Selecting a Wireless Fidelity Call (WFC) for the internet protocol multimedia core network subsystem voice call when Voice Domain Management (VDM) is set to wireless fidelity; and

When the Voice Domain Management (VDM) is set to cellular, Circuit Switched Feedback (CSFB) is selected for the internet protocol multimedia core network subsystem voice call.

8. a method of voice domain selection, comprising:

receiving, by processing circuitry of a User Equipment (UE), an indication that Internet Protocol (IP) multimedia core network subsystem (IMS) voice is not supported on third generation partnership project access in a first communication system, but is supported on non-third generation partnership project access;

Registering in the first communication system with an internet protocol multimedia core network subsystem through the non-third generation partnership project access; and

Performing the internet protocol multimedia core network subsystem voice over the non-third generation partnership project access in the first communication system.

9. The method of claim 8, further comprising:

switching to a second communication system when a Voice Domain Management (VDM) is set to the second communication system;

Registering in the first communication system with the internet protocol multimedia core network subsystem through the non-third generation partnership project access; and

Switching from the second communication system to the first communication system.

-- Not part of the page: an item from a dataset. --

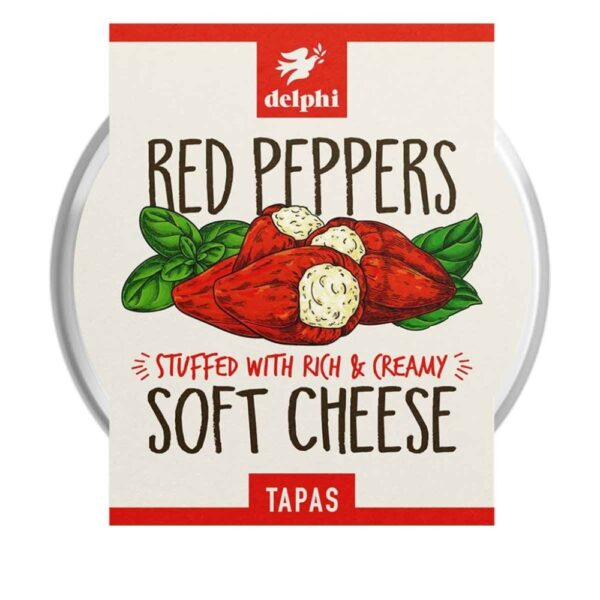 DELPHI STUFFED RED PEPPERS - 135G*6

10. The method of claim 9 wherein the first communication system is a fifth generation (5G) system and the second communication system is one of:

Fourth generation (4G) systems;

Third generation (3G) systems; or

Second generation (2G) systems.

11. The method of claim 9, wherein the first communication system is a fourth generation (4G) system and the second communication system is one of:

third generation (3G) systems; or

Second generation (2G) systems.

12. the method of claim 8, wherein when the first communication system is a fifth generation (5G) system, further comprising:

resident in the fifth generation system;

Registering in the fifth generation system with the internet protocol multimedia core network subsystem through the non-third generation partnership project access; and

Performing packet switched (VoPS) session based Internet protocol multimedia core network subsystem voice over non-third generation partnership project access in the fifth generation system.

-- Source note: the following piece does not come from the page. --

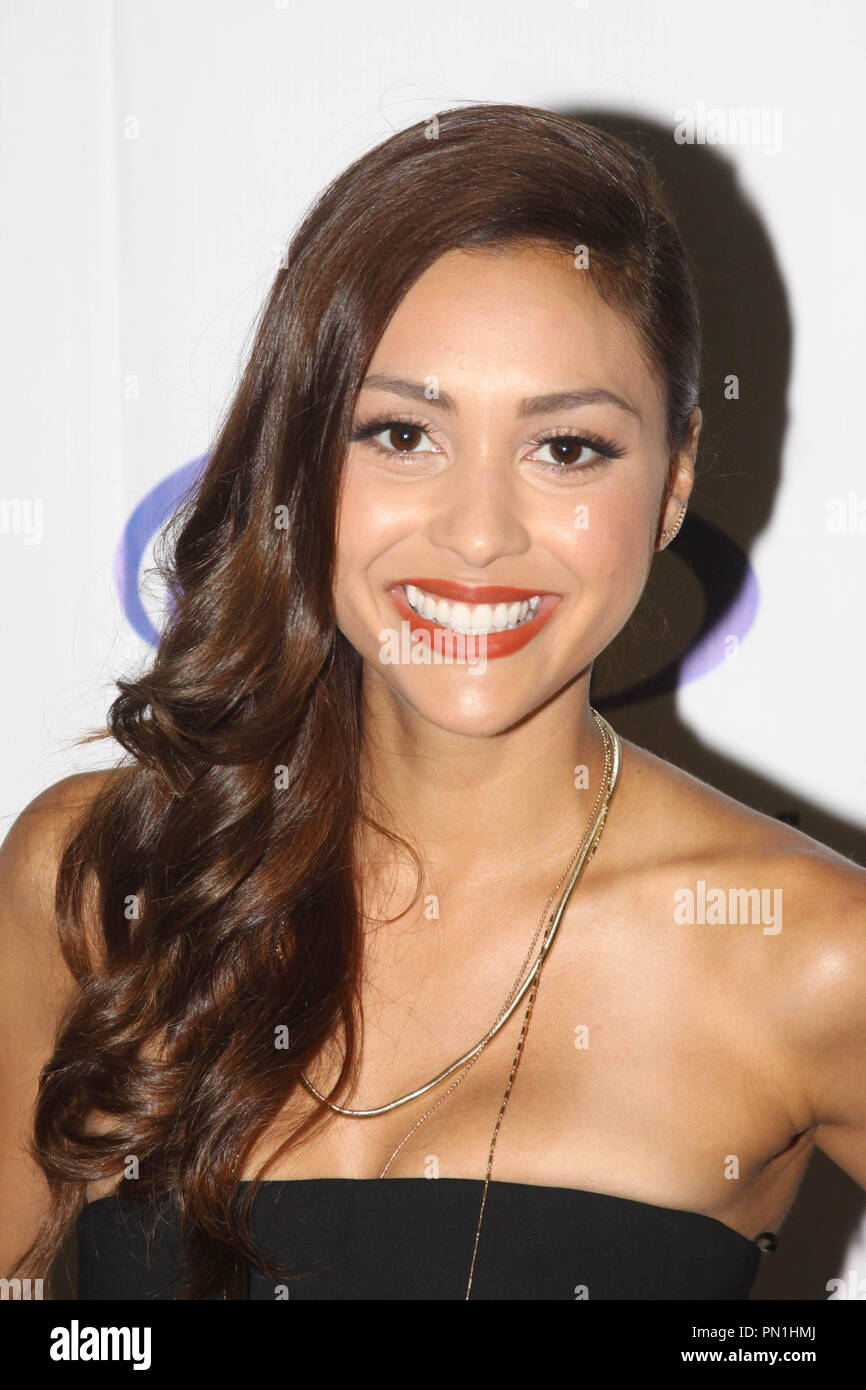 Lindsey Morgan a '100' Premere Line svoltasi a meraviglia con 2014 giorno due all'Anaheim Convention Center di Anaheim, CA, 19 aprile 2014. Foto: Richard Chavez / PictureLux Foto Stock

13. the method of claim 8, wherein when the first communication system is a fourth generation (4G) system, further comprising:

Resident in the fourth generation system;

Registering in the fourth generation system with the internet protocol multimedia core network subsystem through the non-third generation partnership project access; and

Performing the internet protocol multimedia core network subsystem voice over the non-third generation partnership project access in the fourth generation system.

14. The method of claim 13 wherein the step of performing voice over ip multimedia core network subsystem in the fourth generation system over the non-third generation partnership project access further comprises:

Selecting a Wireless Fidelity Call (WFC) for the internet protocol multimedia core network subsystem voice call when Voice Domain Management (VDM) is set to wireless fidelity; and

When the Voice Domain Management (VDM) is set to cellular, Circuit Switched Feedback (CSFB) is selected for the internet protocol multimedia core network subsystem voice call.

15. a non-transitory computer readable medium storing instructions that, when executed by a processor, cause the processor to perform the steps of:

Receiving an indication that Internet Protocol (IP) multimedia core network subsystem (IMS) voice is not supported over third generation partnership project access in the first communication system, but is supported over non-third generation partnership project access;

Registering in the first communication system with an internet protocol multimedia core network subsystem through the non-third generation partnership project access; and

Performing the internet protocol multimedia core network subsystem voice over the non-third generation partnership project access in the first communication system.